++++ DOCUMENT SECTION ++++

Needless to say, I am troubled.
The bill summary is self-contradictory. On the one hand, it lists “No Tax Increases” as a core concept. Do its authors not know that imposing price controls on health insurance premiums imposes a tax on healthier-than-average consumers? And where do they think the money for “risk-adjustment” payments will come from? Heaven?
The bill sponsors seem to want to cement in place the monopoly regulation that currently exists at the state level — when they’re not encouraging Congress to take over that function. Have they abandoned their colleague Rep. John Shadegg’s (R-AZ) proposal to allow for competitive regulation of health insurance?
And if Massachusetts created an “exchange” on its own, why do other states need federal legislation?
The bill includes some ideas for which I have more sympathy, like its tax-credit proposal and expanding health savings accounts.

++++ AVAILABLE DATA ++++

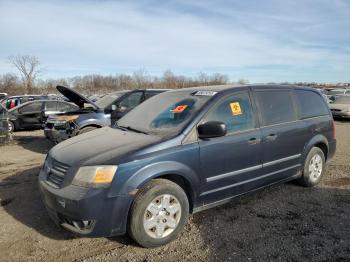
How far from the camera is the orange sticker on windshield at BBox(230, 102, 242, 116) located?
4500 mm

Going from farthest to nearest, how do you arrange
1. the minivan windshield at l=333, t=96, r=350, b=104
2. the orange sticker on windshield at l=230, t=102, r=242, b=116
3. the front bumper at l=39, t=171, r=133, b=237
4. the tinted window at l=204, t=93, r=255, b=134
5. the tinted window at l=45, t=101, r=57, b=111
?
1. the minivan windshield at l=333, t=96, r=350, b=104
2. the tinted window at l=45, t=101, r=57, b=111
3. the orange sticker on windshield at l=230, t=102, r=242, b=116
4. the tinted window at l=204, t=93, r=255, b=134
5. the front bumper at l=39, t=171, r=133, b=237

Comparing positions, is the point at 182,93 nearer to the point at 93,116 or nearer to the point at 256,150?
the point at 256,150

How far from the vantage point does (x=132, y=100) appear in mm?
9969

++++

■ STUDY QUESTIONS
1) Using the commentary on the health bill, say whether each statement agrees with it. Answer yes or no, and quote the words from the commentary that decide it.
(a) The bill summary lists "No Tax Increases" as a core concept.
(b) The writer objects to the bill's plan to expand health savings accounts.
(c) Rep. John Shadegg's proposal would allow competitive regulation of health insurance.
2) Answer these questions from the commentary on the health bill:
(a) On whom does the writer say price controls on health insurance premiums impose a tax?
(b) Which state created an "exchange" on its own?
(c) Besides expanding health savings accounts, which idea in the bill does the writer have more sympathy for?

■ SOLUTIONS TO EACH TASK
1)
(a) Yes: "it lists “No Tax Increases” as a core concept."
(b) No: "The bill includes some ideas for which I have more sympathy, like its tax-credit proposal and expanding health savings accounts."
(c) Yes: "Rep. John Shadegg’s (R-AZ) proposal to allow for competitive regulation of health insurance"

2)
(a) Healthier-than-average consumers.
(b) Massachusetts.
(c) Its tax-credit proposal.